Os ecos do Maio 68, em Paris, encorajavam muitos jovens a lutar contra a Guerra Colonial e tanto Jorge Ginja como Mário Viegas encontram no Teatro Universitário do Porto a cumplicidade necessária para levar por diante a rebeldia poética e teatral que defendiam. Ambos organizam diversos convívios musicais com cantores de intervenção: José Afonso, Francisco Fanhais, Manuel Freire, recitais de poesia onde Mário Viegas arrebata multidões de entusiastas e aplausos. Até que a PIDE começa a rondar a porta e coloca os seus “informadores” nas tertúlias organizadas na Unicepe (à Praça dos Leões), no TEP (Teatro Experimental do Porto) e no Cineclube do Porto, mais a [Cooperativa] Árvore e no “Piolho”, onde toda a gente de Esquerda reunia e conspirava à mesa do café. Tanto Viegas como Ginja frequentavam os mesmos locais e tinham os mesmos anseios de Liberdade e Democracia.

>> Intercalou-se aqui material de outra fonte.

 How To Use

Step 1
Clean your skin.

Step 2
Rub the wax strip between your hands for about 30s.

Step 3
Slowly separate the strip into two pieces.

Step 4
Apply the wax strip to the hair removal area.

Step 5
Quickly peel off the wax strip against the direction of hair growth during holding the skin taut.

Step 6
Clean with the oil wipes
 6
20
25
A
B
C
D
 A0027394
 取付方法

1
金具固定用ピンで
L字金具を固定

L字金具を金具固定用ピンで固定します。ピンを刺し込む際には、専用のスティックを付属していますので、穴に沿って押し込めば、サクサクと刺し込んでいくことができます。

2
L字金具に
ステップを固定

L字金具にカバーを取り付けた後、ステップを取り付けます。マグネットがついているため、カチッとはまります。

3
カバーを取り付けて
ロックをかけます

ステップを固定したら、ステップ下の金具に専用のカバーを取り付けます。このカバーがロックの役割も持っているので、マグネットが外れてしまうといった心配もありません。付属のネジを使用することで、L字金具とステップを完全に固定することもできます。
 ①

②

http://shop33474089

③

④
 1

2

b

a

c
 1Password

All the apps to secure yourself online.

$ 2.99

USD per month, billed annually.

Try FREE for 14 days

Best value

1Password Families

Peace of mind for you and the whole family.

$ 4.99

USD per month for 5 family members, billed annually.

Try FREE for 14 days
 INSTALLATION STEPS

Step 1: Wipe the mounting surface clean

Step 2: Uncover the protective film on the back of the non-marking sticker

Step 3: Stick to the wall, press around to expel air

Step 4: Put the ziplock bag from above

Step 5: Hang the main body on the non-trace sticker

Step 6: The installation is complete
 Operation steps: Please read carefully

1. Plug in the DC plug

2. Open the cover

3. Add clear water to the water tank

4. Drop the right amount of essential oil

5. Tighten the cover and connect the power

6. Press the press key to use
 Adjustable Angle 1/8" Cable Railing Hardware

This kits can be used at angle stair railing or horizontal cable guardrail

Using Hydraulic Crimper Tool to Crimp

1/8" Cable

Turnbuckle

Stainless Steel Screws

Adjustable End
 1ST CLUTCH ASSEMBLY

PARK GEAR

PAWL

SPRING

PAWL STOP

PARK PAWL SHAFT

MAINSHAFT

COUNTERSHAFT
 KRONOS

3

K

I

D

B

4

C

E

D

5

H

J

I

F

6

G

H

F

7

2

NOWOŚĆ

“Imagino Jorge Ginja na solidão de Belize, em Cabinda, naqueles dois anos que ele considerou os piores da sua vida, estou a vê-lo a ligar o gravador e a ouvir às vezes, talvez com auscultadores, a voz dos poetas na voz de Mário Viegas. E outras vezes, em som aberto, para partilhar e levar aos outros aquela voz e aqueles poemas. E entre eles, porventura, algum poema por mim escrito naquela guerra onde tinha estado oito anos antes. Sem conhecer Jorge Ginja nem Mário Viegas, acabei, graças à poesia, por me encontrar com eles neste enredo. Estou a ver o filme que se podia fazer”, escreveu Manuel Alegre, na crónica “Um gravador, uma fita na poesia”, inserta no precioso livro.
A obra tem quase 200 páginas, soube aliar ao bom gosto e design gráfico, mais dois discos com a voz límpida e única do diseur Mário Viegas e, no início de cada página, um pequeno QR code, espécie de guia de audição de cada poema. Apenas é necessário um telemóvel para ouvir a voz única de Mário Viegas, ainda muito jovem, vibrante na arte de saber entoar cada sílaba poética. Quem o conheceu, não pode esquecer o seu rosto franzino, olhos enormes, um infindável amor ao teatro e à poesia.
Além dos autores acima referenciados, a publicação abrange poetas de eleição e poemas únicos de António Gedeão, Alexandre O´Neill, Vinicius de Moraes, Pablo Neruda, Joaquim Namorado, Bertolt Brecht e José Carlos Ary dos Santos, um naipe de poemas escolhidos por Jorge Ginja, ditos por Mário Viegas e levados na mala pelo jovem alferes médico. Foi a fórmula perfeita para a poesia voar até África e fazer esquecer os sons da guerra.
Última nota para acrescentar o seguinte: Voz Própria/Poesia, Resistência e Liberdade recebeu o apoio da DRCN-Direcção Regional da Cultura do Norte e foi há dias lançado no auditório lotado do Museu Nacional Soares dos Reis. Está à venda na In Libris, à Rua do Carvalhido (Porto), na Reli – Rede de Livrarias Independentes e aos balcões da Rede dos Museus Portugueses.